You could place the inverter in the same room you are heating with 220 V AC and improve the efficiency a little. Whatever "waste" heat the inverter produces because of its inefficiency will go toward heating the room.
A one meter square solar panel collects about one kilowatt with maybe 15% conversion efficiency to electricity on a cloudless summer day at noon, maybe a bit more with high-tech (expensive) wide-spectrum photo-voltaic cells... so maybe 150 to 250 watts delivered to your inverter. Less during the winter when the Sun is lower in the sky.
That same one square meter configured as a plane mirror that tracks the sun will deliver almost all of that nearly one kilowatt of power as heat. Just aim it at a window as
@BobK suggested. Hang a black cloth (or a black-painted metal sheet) inside to absorb and convert the Sun's rays into heat. You should be aiming your sunbeam through a double-insulated window so you don't lose much of the heat back to the outside.

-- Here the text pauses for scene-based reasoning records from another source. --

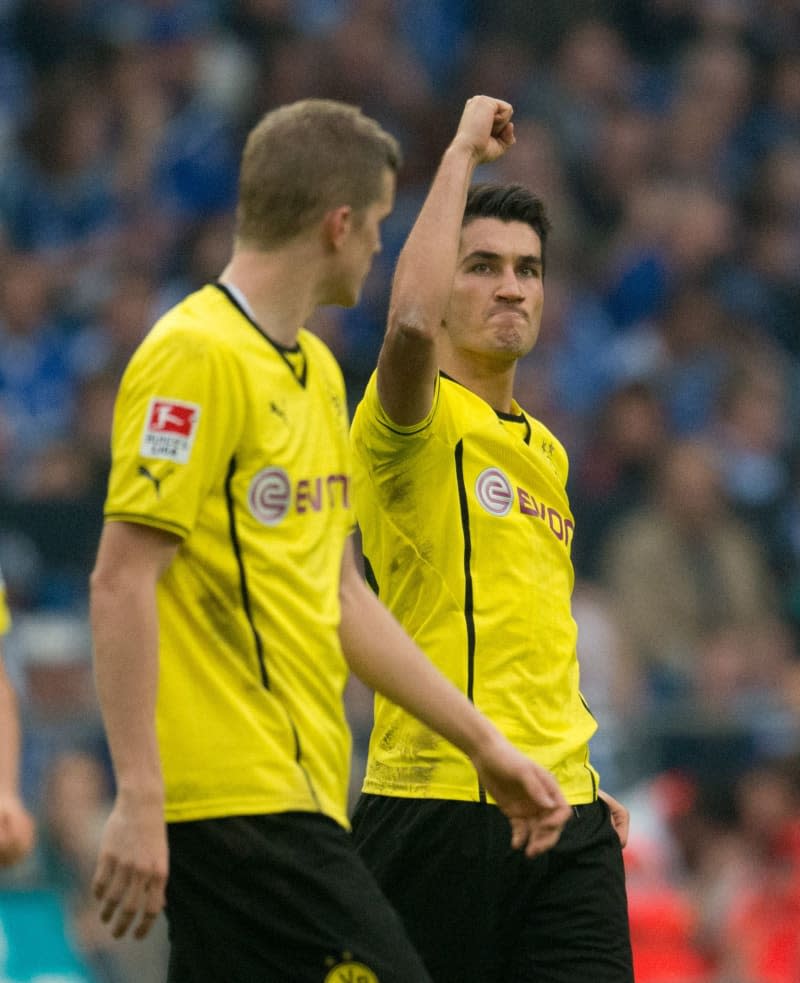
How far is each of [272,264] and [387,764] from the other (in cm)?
141

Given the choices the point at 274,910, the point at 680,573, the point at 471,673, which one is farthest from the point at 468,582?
the point at 680,573

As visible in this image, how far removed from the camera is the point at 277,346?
11.9 ft

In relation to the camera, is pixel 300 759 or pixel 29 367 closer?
pixel 300 759

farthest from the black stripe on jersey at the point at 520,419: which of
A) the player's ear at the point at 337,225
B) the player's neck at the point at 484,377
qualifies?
the player's ear at the point at 337,225

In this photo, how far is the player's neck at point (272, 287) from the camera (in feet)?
11.9

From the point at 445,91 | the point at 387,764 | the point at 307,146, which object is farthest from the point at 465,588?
the point at 445,91

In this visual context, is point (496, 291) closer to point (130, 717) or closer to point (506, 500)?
point (506, 500)

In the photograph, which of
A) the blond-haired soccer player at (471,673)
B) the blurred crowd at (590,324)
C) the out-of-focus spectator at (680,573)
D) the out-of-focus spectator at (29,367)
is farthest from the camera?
the out-of-focus spectator at (29,367)

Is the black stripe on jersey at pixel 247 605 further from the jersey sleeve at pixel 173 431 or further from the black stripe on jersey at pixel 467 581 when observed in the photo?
the black stripe on jersey at pixel 467 581

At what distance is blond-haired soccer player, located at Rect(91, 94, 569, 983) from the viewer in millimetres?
3312

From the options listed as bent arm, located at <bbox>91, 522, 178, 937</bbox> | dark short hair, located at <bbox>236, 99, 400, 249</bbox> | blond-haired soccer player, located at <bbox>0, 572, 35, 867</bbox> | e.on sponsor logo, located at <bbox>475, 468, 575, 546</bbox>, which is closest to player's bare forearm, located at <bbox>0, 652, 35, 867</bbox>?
blond-haired soccer player, located at <bbox>0, 572, 35, 867</bbox>

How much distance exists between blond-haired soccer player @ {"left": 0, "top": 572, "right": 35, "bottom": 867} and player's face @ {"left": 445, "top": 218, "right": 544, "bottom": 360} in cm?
163

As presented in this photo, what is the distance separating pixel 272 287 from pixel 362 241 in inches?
8.0

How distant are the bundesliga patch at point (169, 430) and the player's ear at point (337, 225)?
47cm
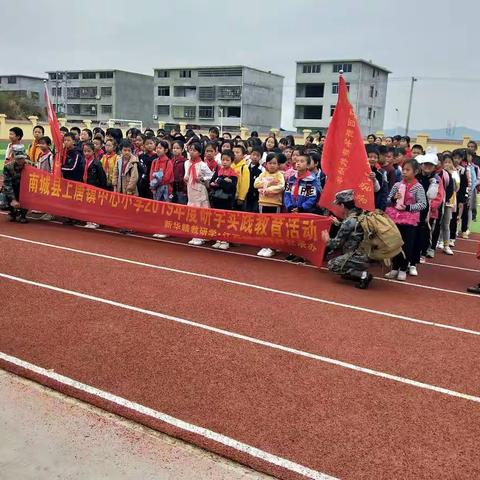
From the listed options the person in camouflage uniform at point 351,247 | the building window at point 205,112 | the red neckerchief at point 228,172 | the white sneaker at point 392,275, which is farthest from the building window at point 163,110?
the person in camouflage uniform at point 351,247

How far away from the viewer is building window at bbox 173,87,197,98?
5941cm

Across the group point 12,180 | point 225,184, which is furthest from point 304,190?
point 12,180

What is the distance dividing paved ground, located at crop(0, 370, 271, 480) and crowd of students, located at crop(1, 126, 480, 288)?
4356 mm

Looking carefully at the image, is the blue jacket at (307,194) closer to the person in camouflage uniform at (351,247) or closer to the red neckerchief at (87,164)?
the person in camouflage uniform at (351,247)

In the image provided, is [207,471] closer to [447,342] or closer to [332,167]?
[447,342]

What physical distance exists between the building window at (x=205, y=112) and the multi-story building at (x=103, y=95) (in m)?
11.0

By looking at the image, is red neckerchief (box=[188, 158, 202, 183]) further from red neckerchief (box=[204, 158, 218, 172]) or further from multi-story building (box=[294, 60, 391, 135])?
multi-story building (box=[294, 60, 391, 135])

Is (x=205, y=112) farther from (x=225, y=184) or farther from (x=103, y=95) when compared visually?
(x=225, y=184)

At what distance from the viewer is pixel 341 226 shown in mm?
6250

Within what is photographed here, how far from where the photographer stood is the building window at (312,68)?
53.8 metres

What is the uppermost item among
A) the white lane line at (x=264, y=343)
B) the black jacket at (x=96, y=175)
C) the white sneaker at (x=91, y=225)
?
the black jacket at (x=96, y=175)

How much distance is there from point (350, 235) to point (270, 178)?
1.77m

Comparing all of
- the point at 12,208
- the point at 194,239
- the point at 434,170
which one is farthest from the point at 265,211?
the point at 12,208

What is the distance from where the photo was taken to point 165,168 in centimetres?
845
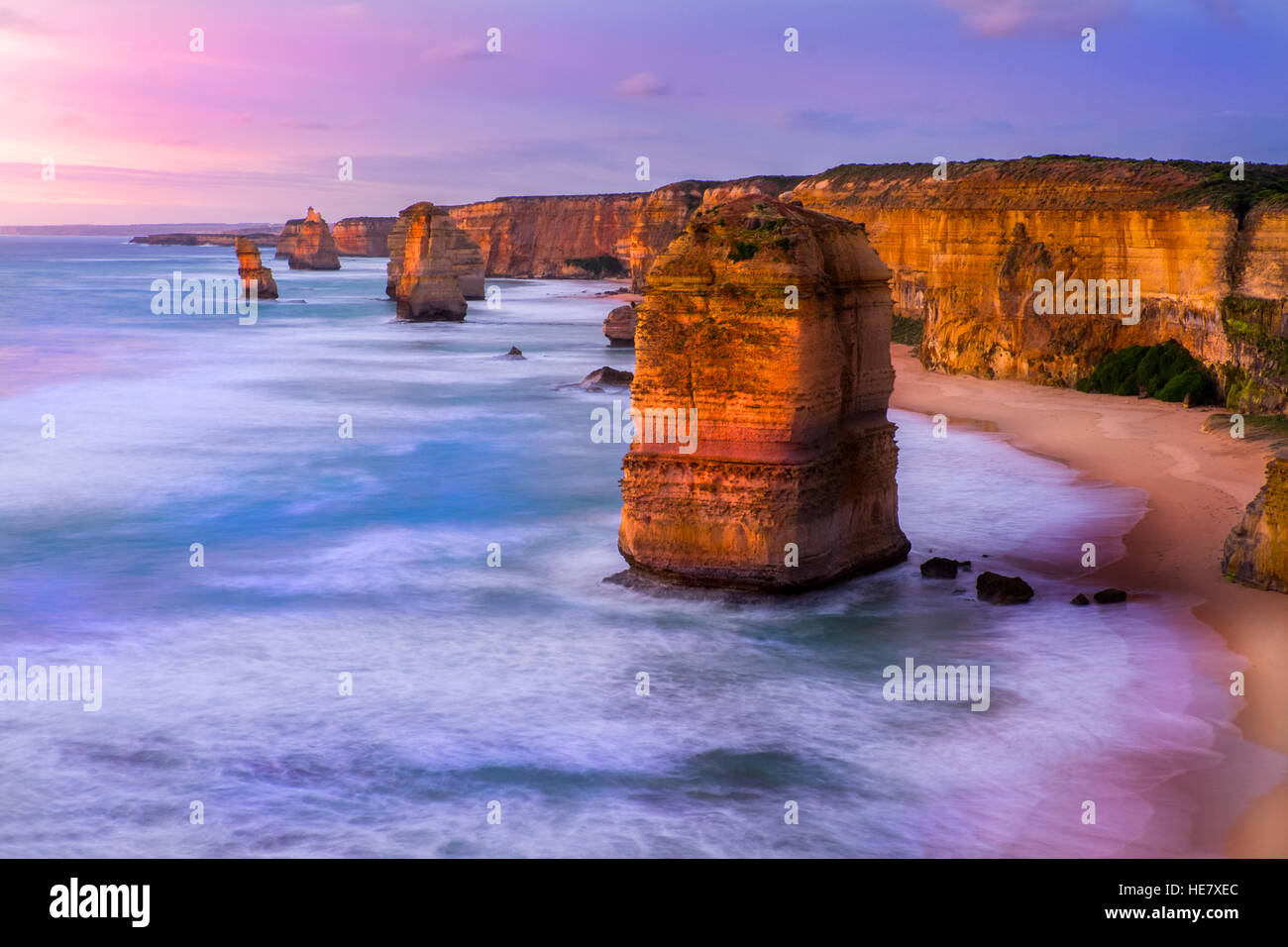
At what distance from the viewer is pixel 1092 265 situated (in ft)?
108

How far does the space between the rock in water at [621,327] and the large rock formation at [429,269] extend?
1466cm

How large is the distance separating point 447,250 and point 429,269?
5.91ft

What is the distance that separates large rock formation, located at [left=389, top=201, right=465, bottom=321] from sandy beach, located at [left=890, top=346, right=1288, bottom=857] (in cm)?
3382

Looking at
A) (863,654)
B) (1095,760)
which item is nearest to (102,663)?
(863,654)

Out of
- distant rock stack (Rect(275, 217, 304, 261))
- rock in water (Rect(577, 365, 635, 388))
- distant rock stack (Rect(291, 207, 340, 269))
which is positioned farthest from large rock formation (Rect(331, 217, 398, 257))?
rock in water (Rect(577, 365, 635, 388))

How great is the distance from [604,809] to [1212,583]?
8971mm

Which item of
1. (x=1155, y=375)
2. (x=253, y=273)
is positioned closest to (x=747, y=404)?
(x=1155, y=375)

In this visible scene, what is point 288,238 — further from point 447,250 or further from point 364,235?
point 447,250

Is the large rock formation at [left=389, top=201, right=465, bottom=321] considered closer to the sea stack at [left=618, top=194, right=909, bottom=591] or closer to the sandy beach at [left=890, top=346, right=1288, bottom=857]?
the sandy beach at [left=890, top=346, right=1288, bottom=857]

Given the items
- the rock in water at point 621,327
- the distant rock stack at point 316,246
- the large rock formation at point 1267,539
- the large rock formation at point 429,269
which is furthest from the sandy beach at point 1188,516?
the distant rock stack at point 316,246

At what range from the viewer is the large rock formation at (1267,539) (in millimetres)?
13891

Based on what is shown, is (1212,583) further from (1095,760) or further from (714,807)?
(714,807)

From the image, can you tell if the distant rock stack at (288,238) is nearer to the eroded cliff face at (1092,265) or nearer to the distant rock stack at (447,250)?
the distant rock stack at (447,250)

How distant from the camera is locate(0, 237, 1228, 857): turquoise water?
965 centimetres
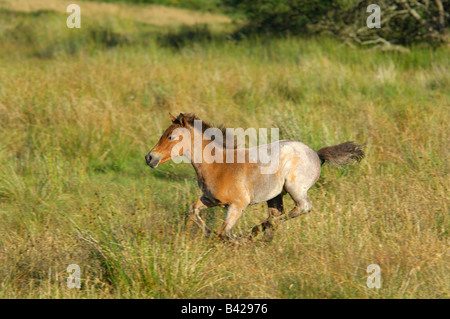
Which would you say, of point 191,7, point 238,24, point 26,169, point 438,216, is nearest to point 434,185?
point 438,216

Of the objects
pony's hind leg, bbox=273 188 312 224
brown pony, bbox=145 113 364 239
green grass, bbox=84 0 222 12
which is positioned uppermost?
green grass, bbox=84 0 222 12

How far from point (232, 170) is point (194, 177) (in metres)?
2.39

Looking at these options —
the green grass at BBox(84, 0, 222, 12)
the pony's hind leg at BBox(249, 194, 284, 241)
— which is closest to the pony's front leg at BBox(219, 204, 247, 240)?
the pony's hind leg at BBox(249, 194, 284, 241)

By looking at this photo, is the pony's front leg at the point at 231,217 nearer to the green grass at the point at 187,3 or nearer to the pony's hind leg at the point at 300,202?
the pony's hind leg at the point at 300,202

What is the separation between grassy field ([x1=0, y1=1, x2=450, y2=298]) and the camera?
4059mm

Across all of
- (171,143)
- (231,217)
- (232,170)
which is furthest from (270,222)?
(171,143)

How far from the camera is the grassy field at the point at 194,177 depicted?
406cm

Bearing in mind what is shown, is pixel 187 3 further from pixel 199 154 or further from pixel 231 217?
pixel 231 217

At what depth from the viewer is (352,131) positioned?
7.43 metres

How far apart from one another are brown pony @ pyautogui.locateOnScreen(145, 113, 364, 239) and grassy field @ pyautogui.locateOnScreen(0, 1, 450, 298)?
29 cm

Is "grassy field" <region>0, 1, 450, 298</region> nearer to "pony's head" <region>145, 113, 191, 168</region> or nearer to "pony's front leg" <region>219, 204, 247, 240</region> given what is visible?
"pony's front leg" <region>219, 204, 247, 240</region>

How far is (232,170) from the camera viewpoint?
4.49 metres

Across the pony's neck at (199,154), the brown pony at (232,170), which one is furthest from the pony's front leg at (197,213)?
the pony's neck at (199,154)

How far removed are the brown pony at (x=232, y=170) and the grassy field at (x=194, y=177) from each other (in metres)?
0.29
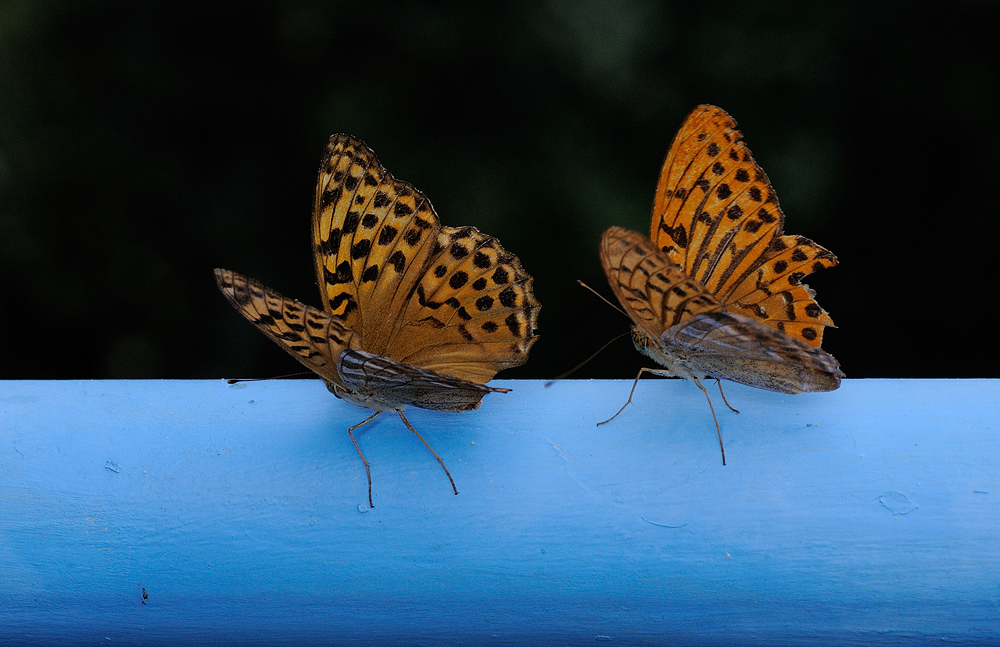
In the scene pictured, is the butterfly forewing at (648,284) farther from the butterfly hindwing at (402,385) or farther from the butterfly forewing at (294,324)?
the butterfly forewing at (294,324)

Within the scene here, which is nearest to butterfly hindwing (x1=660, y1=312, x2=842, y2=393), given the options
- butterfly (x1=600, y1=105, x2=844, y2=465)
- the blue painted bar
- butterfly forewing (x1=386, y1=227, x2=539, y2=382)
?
butterfly (x1=600, y1=105, x2=844, y2=465)

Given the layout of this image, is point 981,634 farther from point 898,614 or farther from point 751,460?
point 751,460

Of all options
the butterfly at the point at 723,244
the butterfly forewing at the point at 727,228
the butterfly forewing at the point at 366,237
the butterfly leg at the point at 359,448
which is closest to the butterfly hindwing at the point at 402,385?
the butterfly leg at the point at 359,448

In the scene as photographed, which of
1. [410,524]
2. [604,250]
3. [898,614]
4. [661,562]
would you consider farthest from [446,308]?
[898,614]

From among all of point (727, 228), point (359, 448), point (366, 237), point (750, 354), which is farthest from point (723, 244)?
point (359, 448)

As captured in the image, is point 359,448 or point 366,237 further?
point 366,237

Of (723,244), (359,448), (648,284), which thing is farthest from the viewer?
(723,244)

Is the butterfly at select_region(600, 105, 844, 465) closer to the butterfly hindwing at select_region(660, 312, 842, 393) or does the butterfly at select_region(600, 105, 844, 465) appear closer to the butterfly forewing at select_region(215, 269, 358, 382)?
the butterfly hindwing at select_region(660, 312, 842, 393)

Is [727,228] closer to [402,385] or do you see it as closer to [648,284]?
[648,284]
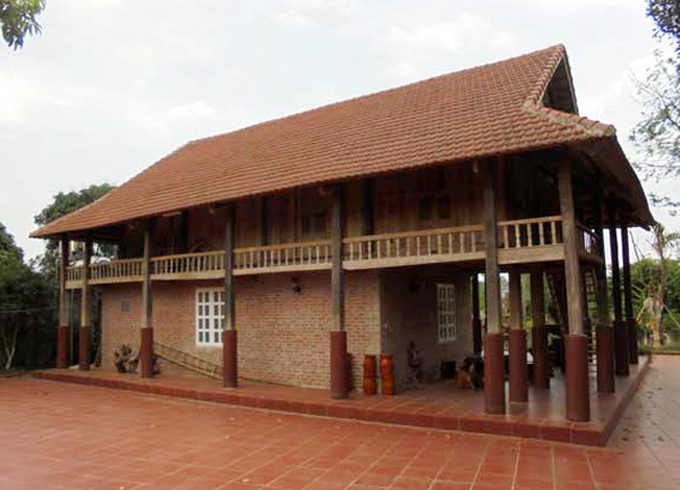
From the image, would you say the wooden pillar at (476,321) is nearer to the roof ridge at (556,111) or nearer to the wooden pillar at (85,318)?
the roof ridge at (556,111)

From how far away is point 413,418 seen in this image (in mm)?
8258

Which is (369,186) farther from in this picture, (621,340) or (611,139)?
(621,340)

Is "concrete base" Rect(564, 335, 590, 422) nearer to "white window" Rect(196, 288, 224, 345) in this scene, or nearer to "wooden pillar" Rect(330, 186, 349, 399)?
"wooden pillar" Rect(330, 186, 349, 399)

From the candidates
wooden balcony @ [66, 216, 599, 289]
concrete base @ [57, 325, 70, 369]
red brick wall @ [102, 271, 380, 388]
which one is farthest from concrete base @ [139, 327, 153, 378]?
concrete base @ [57, 325, 70, 369]

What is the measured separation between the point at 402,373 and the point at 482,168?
458 cm

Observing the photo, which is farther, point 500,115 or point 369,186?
point 369,186

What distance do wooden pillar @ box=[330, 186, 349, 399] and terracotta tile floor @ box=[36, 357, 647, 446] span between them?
1.10ft

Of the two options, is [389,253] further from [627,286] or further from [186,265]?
[627,286]

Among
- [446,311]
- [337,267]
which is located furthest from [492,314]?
[446,311]

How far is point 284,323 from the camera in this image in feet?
38.7

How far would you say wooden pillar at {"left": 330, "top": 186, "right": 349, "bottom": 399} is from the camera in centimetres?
959

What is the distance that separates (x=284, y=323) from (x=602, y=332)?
634cm

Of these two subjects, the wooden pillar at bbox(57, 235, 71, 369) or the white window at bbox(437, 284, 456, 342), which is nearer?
the white window at bbox(437, 284, 456, 342)

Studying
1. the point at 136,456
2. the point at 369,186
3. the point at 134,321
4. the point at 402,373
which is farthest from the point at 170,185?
the point at 136,456
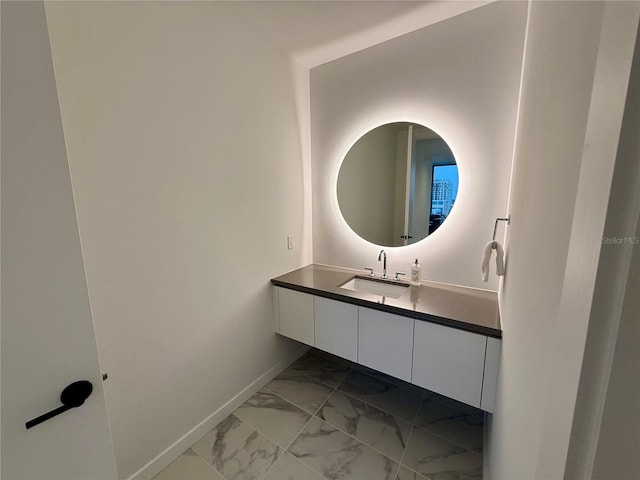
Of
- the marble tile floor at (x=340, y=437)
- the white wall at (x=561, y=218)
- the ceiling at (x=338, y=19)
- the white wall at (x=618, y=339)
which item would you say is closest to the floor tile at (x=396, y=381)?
the marble tile floor at (x=340, y=437)

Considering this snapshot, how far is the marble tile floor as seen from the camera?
145cm

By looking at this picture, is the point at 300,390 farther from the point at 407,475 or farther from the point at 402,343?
the point at 402,343

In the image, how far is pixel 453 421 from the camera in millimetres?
1771

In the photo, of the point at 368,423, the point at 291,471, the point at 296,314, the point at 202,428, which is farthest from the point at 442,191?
the point at 202,428

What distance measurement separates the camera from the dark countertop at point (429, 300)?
133cm

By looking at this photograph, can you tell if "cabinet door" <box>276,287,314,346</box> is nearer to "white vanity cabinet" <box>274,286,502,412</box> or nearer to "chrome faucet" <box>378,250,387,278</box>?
"white vanity cabinet" <box>274,286,502,412</box>

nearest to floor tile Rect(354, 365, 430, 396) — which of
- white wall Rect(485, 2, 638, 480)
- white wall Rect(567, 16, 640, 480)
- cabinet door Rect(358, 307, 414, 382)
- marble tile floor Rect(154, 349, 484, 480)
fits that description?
marble tile floor Rect(154, 349, 484, 480)

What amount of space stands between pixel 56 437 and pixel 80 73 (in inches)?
49.0

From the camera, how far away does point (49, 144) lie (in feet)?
2.20

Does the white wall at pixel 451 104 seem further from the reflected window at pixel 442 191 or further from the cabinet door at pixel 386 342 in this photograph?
the cabinet door at pixel 386 342

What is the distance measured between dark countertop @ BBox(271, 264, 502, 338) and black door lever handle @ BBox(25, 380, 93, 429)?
1.22m

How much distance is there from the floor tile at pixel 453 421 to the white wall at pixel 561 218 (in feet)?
3.03

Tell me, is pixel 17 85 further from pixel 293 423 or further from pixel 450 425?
pixel 450 425

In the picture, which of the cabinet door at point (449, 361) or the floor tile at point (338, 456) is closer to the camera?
the cabinet door at point (449, 361)
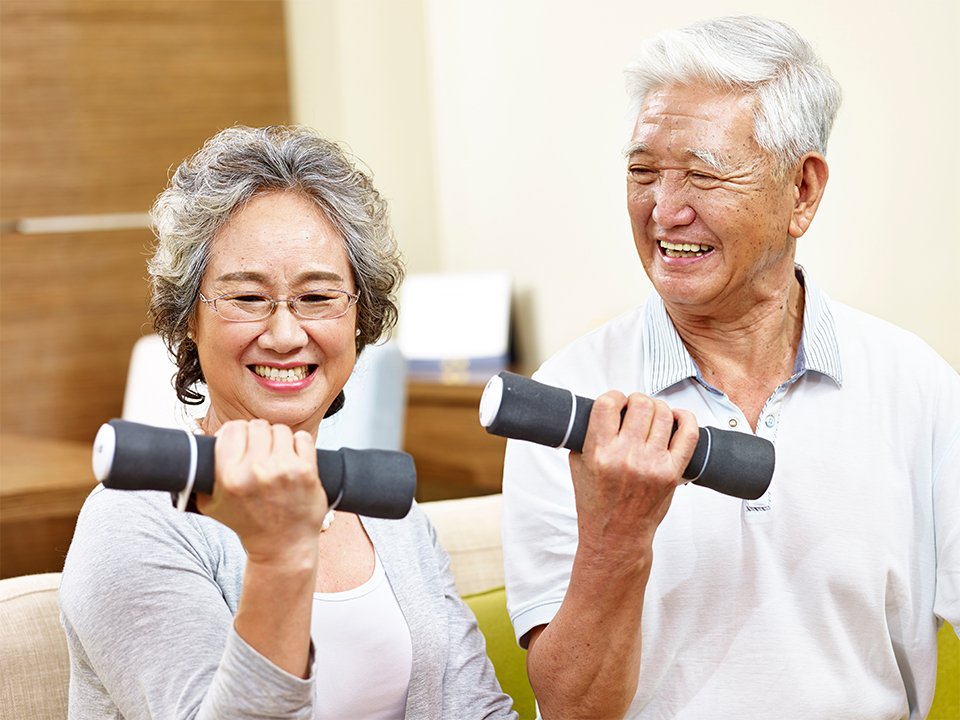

No need to focus the Sun's rays; flat mirrors work fine for moving sunbeams around. Maybe use polished aluminum to avoid the weight and hassle of mounting a glass mirror. A skylight through the roof works well, too, if you don't mind cutting a big hole in your roof. You can line the hole with reflective surfaces to improve collection efficiency without resorting to movable mirror(s). All sorts of ways to collect solar energy for use as heat, but photo-voltaic panels aren't one of them.